Given records ->
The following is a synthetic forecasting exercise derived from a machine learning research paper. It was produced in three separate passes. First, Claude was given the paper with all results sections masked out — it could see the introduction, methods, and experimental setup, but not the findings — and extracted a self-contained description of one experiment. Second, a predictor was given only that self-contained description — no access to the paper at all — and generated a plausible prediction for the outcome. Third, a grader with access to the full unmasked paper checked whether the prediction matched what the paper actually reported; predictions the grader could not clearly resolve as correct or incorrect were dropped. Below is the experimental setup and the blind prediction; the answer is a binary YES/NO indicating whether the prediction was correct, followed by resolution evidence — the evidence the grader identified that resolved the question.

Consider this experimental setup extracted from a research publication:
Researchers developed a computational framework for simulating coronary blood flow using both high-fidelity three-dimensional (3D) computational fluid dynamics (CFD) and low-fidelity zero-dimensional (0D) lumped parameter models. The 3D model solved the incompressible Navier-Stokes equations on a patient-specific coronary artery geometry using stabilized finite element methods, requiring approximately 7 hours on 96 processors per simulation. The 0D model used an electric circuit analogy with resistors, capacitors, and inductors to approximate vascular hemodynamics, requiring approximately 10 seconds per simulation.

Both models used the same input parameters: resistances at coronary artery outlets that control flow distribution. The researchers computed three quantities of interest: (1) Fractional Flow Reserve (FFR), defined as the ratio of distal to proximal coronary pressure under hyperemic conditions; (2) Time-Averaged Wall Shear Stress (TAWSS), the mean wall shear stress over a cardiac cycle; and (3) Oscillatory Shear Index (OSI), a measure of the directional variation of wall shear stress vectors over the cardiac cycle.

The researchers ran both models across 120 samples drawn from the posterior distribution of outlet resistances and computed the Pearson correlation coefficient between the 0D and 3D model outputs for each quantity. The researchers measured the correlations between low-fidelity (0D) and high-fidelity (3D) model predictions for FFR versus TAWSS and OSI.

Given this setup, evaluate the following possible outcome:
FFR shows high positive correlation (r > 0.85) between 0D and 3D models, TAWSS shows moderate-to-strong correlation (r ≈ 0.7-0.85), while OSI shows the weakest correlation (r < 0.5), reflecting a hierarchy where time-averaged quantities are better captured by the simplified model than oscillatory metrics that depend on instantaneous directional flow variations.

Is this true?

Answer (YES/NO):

* * *

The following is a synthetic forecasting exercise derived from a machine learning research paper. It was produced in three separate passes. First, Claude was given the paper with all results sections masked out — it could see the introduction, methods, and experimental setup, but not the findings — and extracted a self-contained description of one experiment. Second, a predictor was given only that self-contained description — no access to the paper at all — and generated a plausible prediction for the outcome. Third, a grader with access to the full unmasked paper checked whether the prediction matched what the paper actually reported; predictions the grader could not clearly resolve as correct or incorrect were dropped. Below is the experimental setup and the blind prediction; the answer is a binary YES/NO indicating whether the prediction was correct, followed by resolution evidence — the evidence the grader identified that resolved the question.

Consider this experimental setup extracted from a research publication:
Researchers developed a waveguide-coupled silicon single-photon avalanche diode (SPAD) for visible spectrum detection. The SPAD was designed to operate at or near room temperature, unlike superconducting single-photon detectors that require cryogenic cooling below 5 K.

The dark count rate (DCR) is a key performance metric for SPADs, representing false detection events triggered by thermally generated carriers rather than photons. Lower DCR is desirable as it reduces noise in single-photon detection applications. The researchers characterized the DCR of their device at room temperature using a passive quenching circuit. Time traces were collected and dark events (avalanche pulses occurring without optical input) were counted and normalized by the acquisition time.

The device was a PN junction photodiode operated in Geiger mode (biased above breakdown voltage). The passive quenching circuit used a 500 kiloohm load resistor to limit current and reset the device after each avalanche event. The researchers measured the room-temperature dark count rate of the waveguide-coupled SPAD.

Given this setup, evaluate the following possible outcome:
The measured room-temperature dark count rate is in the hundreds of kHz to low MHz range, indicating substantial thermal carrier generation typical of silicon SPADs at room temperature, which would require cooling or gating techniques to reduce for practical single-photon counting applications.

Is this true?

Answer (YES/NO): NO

What to work on -> List each line of the entries that holds the string "SPADs".

Result of this task ->
The dark count rate (DCR) is a key performance metric for SPADs, representing false detection events triggered by thermally generated carriers rather than photons. Lower DCR is desirable as it reduces noise in single-photon detection applications. The researchers characterized the DCR of their device at room temperature using a passive quenching circuit. Time traces were collected and dark events (avalanche pulses occurring without optical input) were counted and normalized by the acquisition time.
The measured room-temperature dark count rate is in the hundreds of kHz to low MHz range, indicating substantial thermal carrier generation typical of silicon SPADs at room temperature, which would require cooling or gating techniques to reduce for practical single-photon counting applications.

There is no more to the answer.